A piadinha, apesar de tola, era previsível: então andavam sempre a queixar-se das caras velhas da política, e quando Rui Rio dá os lugares da frente a gente nova, queixam-se também? Bem, tentemos outra vez explicar o óbvio: nenhuma renovação é, em si, boa ou má. Calígula também renovou o senado, promovendo o seu cavalo a senador, e ninguém achou que a instituição ganhara mais do que um novo aroma campestre.

Não vale a pena discutir os méritos pessoais ou profissionais dos novos cabeças de lista. Não foram esses méritos que os tiraram do fundo das listas, onde até agora existiram, mas apenas a vontade de Rui Rio. Nada, portanto, podia ser mais diferente de um verdadeiro rejuvenescimento. Em vez da emergência de uma geração com força própria, temos apenas o interesse do líder em trocar personalidades que podiam discordar dele por simples criaturas suas, gente desconhecida que lhe deve tudo, que depende dele, e que nunca o confrontará com críticas ou divergências. Rio não está a renovar o antigo PSD, mas a substituí-lo por um pequeno partido de incondicionais. É este o instrumento que lhe convém para jogar no xadrez parlamentar, se as eleições de Outubro não derem a António Costa mais do que uma maioria relativa. O objectivo, como toda a gente já percebeu, é procurar um lugar na “geringonça”, a partir de entendimentos sobre a submissão política do poder judicial e o esquartejamento regionalista do Estado.

No princípio de 2018, a presidência do PSD foi disputada por dois candidatos: Rui Rio e Santana Lopes. Um ficou no PSD, como presidente, e o outro saiu. O que estamos a perceber agora é que ambos estão a fazer a mesma coisa. Santana saiu para fundar um partido novo. Rio ficou, mas também ele está a fundar um partido novo, só que dentro do PSD. Os dois partidos têm as mesmas características e os mesmos objectivos:  são iniciativas unipessoais, onde só há naturalmente lugar para amigos e admiradores do líder, e esperam fazer-se valer num parlamento sem maioria absoluta. Rio tem, porém, uma dificuldade: a casa ainda está cheia de pessoas que outrora fizeram do PSD um partido nacional e portanto heterogéneo. Por isso, os acólitos do líder não conseguem esconder o desejo de ver mais gente afastar-se ou demitir-se. No PSD, dizem, só os “sociais democratas” têm lugar. Desde 1974, “social democrata” já significou muita coisa. Agora, parece ser sinónimo de seguidor obediente de Rui Rio.
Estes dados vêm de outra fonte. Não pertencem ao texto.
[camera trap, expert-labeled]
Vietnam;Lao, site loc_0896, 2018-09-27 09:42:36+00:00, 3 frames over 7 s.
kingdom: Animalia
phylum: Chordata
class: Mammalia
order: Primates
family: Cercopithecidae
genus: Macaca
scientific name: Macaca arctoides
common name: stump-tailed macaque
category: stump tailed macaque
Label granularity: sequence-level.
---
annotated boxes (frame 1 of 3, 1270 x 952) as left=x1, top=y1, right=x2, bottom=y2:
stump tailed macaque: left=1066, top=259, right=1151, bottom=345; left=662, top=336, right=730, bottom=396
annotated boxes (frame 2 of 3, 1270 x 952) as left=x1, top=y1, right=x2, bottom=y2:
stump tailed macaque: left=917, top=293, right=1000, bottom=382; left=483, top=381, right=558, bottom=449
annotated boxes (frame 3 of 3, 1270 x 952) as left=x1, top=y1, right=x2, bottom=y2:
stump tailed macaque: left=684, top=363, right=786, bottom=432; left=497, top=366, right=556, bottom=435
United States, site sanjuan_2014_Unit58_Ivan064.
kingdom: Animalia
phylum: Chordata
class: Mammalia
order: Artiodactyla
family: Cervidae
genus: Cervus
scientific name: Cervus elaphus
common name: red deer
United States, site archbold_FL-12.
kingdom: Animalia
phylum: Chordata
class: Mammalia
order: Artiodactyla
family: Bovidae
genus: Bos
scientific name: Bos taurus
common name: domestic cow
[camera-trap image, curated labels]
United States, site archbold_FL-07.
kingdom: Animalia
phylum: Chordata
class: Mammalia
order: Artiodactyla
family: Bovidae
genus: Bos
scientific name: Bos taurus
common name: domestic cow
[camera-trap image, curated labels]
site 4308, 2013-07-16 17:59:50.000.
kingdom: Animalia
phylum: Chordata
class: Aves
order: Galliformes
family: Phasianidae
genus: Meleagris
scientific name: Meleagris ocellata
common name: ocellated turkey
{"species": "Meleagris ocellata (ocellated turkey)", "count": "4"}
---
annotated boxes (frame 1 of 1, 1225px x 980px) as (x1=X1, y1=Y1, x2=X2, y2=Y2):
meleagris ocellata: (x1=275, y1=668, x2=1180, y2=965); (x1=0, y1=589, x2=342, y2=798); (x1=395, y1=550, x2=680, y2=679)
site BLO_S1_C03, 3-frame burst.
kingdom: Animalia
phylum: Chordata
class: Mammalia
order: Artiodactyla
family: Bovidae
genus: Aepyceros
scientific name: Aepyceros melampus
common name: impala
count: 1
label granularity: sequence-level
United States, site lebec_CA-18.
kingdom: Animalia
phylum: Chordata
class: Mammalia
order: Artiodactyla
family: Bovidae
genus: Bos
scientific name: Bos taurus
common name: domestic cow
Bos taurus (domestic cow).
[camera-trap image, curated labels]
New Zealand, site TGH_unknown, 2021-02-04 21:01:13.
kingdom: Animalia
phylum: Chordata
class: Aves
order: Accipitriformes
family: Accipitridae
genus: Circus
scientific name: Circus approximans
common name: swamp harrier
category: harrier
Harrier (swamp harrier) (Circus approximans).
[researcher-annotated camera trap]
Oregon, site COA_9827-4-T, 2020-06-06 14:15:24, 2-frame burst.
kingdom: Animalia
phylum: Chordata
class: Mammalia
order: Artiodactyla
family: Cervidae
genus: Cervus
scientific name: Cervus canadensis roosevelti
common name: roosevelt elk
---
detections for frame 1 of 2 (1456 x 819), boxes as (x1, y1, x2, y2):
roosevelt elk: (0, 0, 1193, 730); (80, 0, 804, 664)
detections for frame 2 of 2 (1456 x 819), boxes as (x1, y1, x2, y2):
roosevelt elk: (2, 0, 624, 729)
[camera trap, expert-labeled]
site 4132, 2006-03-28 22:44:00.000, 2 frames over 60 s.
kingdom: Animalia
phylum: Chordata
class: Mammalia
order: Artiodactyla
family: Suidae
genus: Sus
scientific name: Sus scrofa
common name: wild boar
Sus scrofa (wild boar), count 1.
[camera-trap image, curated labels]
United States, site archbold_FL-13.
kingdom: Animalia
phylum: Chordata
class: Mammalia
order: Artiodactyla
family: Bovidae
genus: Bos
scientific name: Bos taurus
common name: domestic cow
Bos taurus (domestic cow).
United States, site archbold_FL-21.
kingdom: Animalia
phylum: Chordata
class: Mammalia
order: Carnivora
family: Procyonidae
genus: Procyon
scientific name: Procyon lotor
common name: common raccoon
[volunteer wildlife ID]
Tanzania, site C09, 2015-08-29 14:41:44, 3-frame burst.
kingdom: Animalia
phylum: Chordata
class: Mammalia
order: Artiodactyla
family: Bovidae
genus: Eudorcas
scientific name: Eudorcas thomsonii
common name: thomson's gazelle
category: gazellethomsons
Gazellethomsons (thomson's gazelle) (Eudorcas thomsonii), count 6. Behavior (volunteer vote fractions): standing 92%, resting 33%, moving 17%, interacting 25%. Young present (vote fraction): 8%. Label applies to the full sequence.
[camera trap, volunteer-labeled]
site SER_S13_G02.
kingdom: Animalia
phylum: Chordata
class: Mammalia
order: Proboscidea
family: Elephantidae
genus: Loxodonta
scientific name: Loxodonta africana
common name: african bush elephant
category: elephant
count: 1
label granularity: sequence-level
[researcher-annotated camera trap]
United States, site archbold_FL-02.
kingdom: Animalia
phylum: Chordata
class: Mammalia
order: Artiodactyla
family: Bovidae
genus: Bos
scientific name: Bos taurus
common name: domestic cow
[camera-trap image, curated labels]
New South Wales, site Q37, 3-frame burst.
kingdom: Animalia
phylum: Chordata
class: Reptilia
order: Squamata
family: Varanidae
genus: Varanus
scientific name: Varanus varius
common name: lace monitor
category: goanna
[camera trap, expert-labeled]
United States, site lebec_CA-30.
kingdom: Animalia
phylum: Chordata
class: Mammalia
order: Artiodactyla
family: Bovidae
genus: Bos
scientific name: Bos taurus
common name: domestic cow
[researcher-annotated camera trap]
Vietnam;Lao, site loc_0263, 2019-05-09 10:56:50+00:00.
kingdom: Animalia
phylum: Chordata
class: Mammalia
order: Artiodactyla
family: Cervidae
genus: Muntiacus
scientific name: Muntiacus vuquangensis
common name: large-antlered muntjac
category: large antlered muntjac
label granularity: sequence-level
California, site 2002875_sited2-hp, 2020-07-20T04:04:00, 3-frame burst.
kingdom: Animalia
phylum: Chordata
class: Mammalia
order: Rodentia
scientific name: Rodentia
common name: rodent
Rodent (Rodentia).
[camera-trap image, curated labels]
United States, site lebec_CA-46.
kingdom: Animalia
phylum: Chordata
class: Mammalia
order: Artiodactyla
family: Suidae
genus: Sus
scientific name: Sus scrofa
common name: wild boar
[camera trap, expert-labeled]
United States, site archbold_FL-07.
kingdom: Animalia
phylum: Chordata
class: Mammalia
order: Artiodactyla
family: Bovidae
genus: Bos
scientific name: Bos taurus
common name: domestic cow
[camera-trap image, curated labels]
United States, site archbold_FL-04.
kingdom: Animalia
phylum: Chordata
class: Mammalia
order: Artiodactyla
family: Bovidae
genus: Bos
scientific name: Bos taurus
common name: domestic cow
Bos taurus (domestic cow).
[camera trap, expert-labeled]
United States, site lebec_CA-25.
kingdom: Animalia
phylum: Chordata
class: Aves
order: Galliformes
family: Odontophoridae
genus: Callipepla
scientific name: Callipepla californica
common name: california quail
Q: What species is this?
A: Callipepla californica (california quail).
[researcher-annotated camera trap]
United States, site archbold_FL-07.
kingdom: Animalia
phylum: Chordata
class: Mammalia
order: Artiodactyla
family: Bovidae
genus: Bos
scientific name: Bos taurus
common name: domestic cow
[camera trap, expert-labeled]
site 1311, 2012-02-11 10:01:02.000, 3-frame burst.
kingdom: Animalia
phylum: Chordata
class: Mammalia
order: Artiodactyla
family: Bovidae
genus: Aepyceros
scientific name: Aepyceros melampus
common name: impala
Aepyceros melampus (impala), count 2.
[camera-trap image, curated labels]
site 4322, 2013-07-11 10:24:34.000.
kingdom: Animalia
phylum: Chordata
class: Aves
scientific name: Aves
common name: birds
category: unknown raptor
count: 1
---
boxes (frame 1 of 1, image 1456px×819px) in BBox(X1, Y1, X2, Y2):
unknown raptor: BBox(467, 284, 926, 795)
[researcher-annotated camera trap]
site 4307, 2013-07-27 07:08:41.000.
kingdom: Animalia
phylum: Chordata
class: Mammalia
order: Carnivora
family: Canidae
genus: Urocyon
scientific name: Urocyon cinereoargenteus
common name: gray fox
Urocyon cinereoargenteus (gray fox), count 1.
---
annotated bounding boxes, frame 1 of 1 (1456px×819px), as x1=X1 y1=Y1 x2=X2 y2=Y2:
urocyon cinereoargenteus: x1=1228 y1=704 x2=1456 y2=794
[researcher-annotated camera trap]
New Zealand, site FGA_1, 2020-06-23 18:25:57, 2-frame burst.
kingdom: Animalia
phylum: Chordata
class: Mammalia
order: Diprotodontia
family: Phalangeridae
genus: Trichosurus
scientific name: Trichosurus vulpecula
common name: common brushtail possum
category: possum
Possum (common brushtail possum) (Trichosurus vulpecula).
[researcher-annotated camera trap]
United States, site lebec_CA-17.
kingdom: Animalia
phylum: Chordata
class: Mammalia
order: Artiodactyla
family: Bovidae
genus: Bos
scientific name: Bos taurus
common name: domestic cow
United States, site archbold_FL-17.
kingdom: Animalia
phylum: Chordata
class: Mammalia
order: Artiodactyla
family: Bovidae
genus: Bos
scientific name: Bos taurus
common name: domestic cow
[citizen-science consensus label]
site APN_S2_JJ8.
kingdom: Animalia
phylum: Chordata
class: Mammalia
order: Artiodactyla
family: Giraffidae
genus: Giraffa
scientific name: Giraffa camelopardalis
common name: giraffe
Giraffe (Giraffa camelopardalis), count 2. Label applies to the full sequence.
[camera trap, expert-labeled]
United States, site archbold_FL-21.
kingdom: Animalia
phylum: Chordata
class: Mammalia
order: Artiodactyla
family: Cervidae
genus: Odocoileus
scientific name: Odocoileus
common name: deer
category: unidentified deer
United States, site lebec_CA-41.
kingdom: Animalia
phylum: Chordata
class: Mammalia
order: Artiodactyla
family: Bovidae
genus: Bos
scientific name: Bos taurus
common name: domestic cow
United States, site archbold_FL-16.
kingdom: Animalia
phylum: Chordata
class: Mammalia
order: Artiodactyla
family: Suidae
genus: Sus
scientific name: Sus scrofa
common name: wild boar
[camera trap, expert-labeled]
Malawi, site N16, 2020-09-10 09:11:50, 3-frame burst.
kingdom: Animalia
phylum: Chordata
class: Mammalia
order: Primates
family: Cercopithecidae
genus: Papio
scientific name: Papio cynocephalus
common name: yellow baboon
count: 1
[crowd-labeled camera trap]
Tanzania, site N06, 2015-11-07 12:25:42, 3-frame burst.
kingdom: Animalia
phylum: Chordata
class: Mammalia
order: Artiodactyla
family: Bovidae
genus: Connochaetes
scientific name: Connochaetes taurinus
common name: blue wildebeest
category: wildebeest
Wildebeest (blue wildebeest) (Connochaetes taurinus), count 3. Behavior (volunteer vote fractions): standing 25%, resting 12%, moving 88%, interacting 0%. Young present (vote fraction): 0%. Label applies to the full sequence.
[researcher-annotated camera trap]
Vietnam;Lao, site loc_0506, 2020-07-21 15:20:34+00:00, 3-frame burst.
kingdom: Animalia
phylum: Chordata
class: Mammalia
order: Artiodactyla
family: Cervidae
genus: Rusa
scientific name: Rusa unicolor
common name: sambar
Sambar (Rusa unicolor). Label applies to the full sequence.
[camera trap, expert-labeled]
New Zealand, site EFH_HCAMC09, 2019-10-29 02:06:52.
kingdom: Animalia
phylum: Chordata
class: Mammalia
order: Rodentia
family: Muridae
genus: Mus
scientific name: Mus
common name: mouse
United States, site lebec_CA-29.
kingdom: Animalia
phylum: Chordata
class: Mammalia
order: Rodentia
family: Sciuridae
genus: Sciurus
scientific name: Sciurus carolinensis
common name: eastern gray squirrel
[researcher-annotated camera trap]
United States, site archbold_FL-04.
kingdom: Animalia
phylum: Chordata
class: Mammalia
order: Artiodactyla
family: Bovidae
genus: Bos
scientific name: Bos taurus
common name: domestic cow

Para governar e reformar o país, em alternativa ao PS, o PSD precisou de ser um grande partido nacional e, para ser grande, teve inevitavelmente de integrar várias correntes políticas. Mas para aspirar a mandar entre Matosinhos e Viana do Castelo, num Portugal governado em Lisboa pelo PS, não é preciso um grande partido. Basta uma pequena liga regional, assente na idolatria de um dos caciques da paróquia. No entanto, a selecção de um pessoal parlamentar ainda mais subordinado do que o costume pode indicar outra coisa: que Rio admite chegar aí através de uma manobra mais arriscada. Talvez esta: no caso de perder a presidência do PSD, nas eleições internas do fim do ano, abandonar também ele o partido, mas levando consigo uma parte do grupo parlamentar, numa segunda edição da ASDI de 1979.

Tudo isto deve fazer reflectir as gerações do PSD que em 2018, por inconsciência ou calculismo, entregaram o debate e a disputa da liderança a dois velhos abencerragens, Rio e Santana. Julgaram que estava apenas em causa saber quem iria perder nas eleições de 2019, e que a vez deles viria depois. Agora, arriscam-se a descobrir, quando regressarem, que os velhos os deixaram sem partido.